Output everything in the data exactly, leaving the pictures out.

---------- DATA SEGMENT

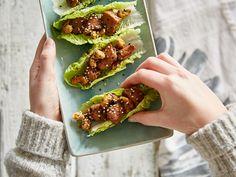 Low Carb: Salat-Wraps mit Cashew-Hähnchen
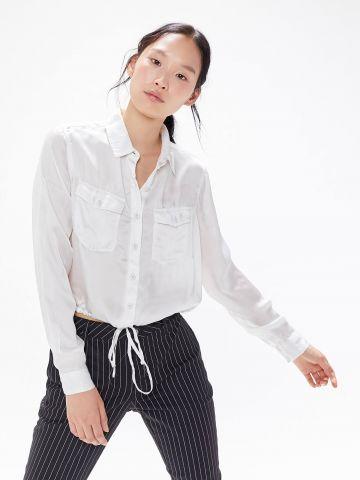 חולצה מכופתרת עם שרוכי קשירה UO
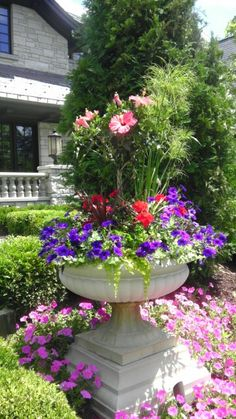 1000 images about urn and planter ideas on pinterest - Flower box ideas for summer ...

--------------------

(PROBLEM SOLUTION)
 Low Carb: Salat-Wraps mit Cashew-Hähnchen
 חולצה מכופתרת עם שרוכי קשירה UO
 1000 images about urn and planter ideas on pinterest - Flower box ideas for summer ...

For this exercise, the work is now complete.